The ominous beeping of my heart rate monitor fills each dip of conversation - hollow - reverberating off the walls of the private hospital room, creating an eerie atmosphere between the four clinical walls. I lay exhausted, wired on pain medication, beaten, bruised... internal bleeding, a fractured rib, facial swelling to name an external few. Internally I was beaten beyond my appearance, sunken beyond the deepest depths.

I'm yet to hear of Judy's condition and that of my unborn baby - I can only wait. I have not the energy or the confidence to tell Alan the result of the pregnancy test this morning, when the health of our baby is yet unknown. Laying here now with a tube in my arm, it seems as though it happened in another dimension when in reality it only happened a few hours ago.

Alan had asked about the results of the pregnancy test as we rode in the ambulance to Chelsea and Westminster Hospital. Seeing my beaten face and body, I could sense his fear that I was carrying a potentially harmed tiny life inside of me. I couldn't bring myself to tell him I'm pregnant when I'm now fearing the worst,and so I told him I hadn't yet taken a test; this of course made him terribly anxious. On top of everything else, it's a conversation I cannot bare the thought of right now.

As I lay here hospitalised, my screams are capsuled, grief inhabiting like a sickness, questions spiralling into a knot of confusion - a puzzle to unravel. My eyes that have endured multiple rounds of boxing are swollen, black and purple, my fractured rib making breathing all the more difficult as each tearfully induced shake of my chest shoots pain throughout my torso. Any sign of distress however, and Alan - who hasn't left my side - cannot do enough.

"Do you want me to sit you differently? Are you uncomfortable? Do you need another pillow? Hold on I'll-"

"No, Alan, it's- it's not that. I just-"

It's as far as I get before I choke on my tears. He encourages me to close my eyes, to rest, but whenever I do all I see is the cold seeping blood of my sister, the pull of a gun trigger, the spray of blood as Scott placed the gun under his chin and took his own life.
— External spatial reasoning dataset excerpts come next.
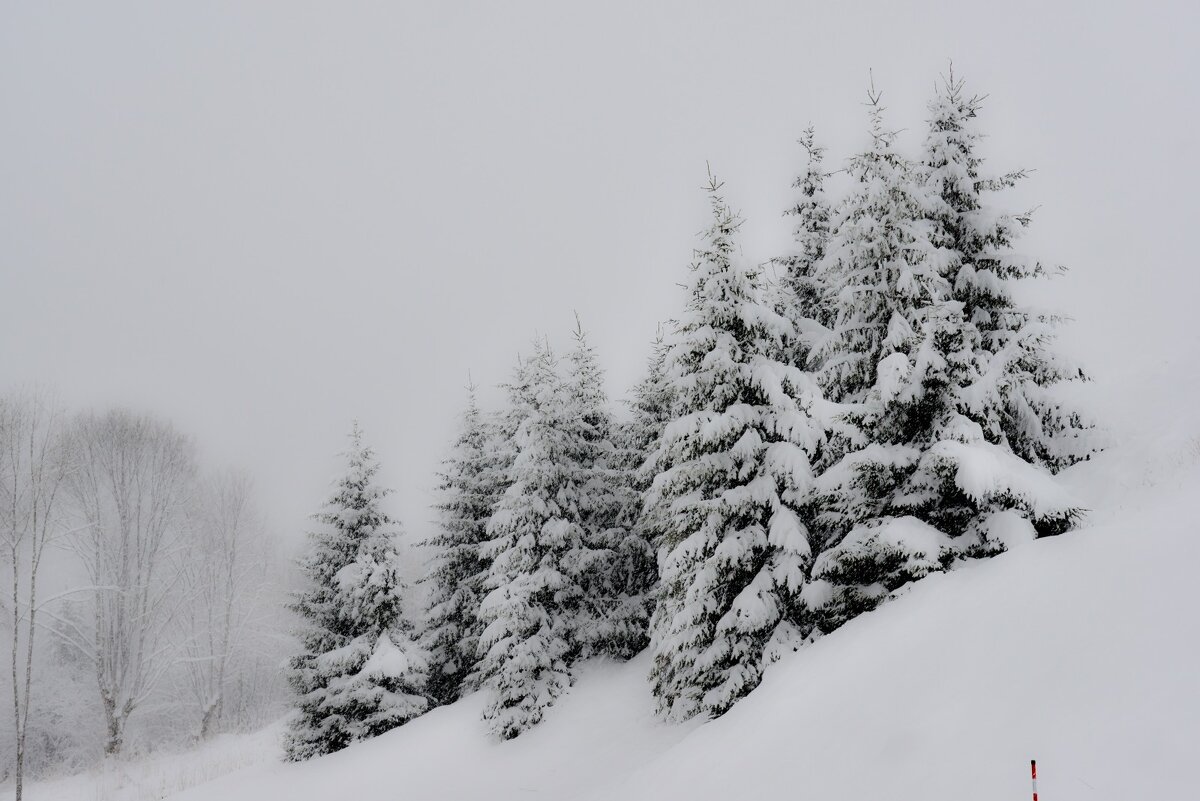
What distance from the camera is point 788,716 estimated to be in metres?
8.84

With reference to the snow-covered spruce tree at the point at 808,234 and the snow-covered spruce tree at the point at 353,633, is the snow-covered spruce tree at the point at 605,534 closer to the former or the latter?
the snow-covered spruce tree at the point at 353,633

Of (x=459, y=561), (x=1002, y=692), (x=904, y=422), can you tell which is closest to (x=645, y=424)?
(x=459, y=561)

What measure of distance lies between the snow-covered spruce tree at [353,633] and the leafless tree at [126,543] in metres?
13.0

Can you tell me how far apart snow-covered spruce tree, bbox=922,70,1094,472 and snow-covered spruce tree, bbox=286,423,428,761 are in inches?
775

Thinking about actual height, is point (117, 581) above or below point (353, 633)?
above

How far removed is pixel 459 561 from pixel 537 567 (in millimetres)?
5288

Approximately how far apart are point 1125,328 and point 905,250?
28994 millimetres

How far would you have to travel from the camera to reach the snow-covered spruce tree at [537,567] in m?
19.1

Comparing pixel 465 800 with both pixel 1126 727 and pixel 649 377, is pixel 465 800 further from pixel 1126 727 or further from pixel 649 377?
A: pixel 1126 727

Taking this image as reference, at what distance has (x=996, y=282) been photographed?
1316 cm

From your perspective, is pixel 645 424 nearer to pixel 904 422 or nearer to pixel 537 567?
pixel 537 567

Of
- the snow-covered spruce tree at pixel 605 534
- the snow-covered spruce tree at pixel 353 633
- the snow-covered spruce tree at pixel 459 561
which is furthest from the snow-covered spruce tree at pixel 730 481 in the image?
the snow-covered spruce tree at pixel 353 633

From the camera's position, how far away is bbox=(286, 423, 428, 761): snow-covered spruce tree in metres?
21.9

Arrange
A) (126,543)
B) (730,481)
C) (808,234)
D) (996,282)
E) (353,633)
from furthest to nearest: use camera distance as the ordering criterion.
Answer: (126,543), (353,633), (808,234), (730,481), (996,282)
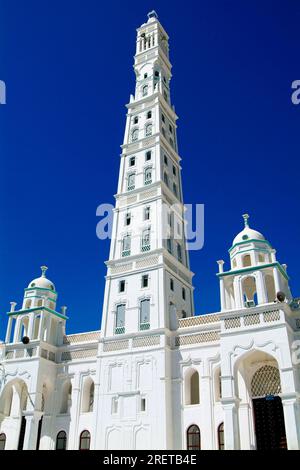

Just then the door opens and a doctor peeks through.

"How are we doing?" he gently asks with a clipboard clutched to his blindingly white coat.

"We?" Alan answers dryly, "I think Rebecca's the priority right now."

I apologize to the doctor for Alan's sense of humour, for which the doctor takes no notice and smiles.

"Figure of speech Mr Rickman, although your wellbeing is also of importance to us. It was a terribly distressing thing for you all to witness."

Alan jumps in before the doctor can say anything after examining my face.

"She's still in a great deal of pain but don't administer anything unless absolutely necessary. She doesn't want to be pumped full of drugs."

No, Alan doesn't want me to be pumped full of drugs, but I on the other hand want whatever it takes to take away the feeling.

"Is there any news of my sister?" I ask anxiously, expecting the worst.

With Ellie in the children's ward with multiple bruising not to mention extreme shock, Alan is unable to relax. If he isn't perched against the window-sill mentally putting together pieces with his arms folded, he is pacing the room, anxiously touching his face. He looks over just as the doctor is administering further pain medication.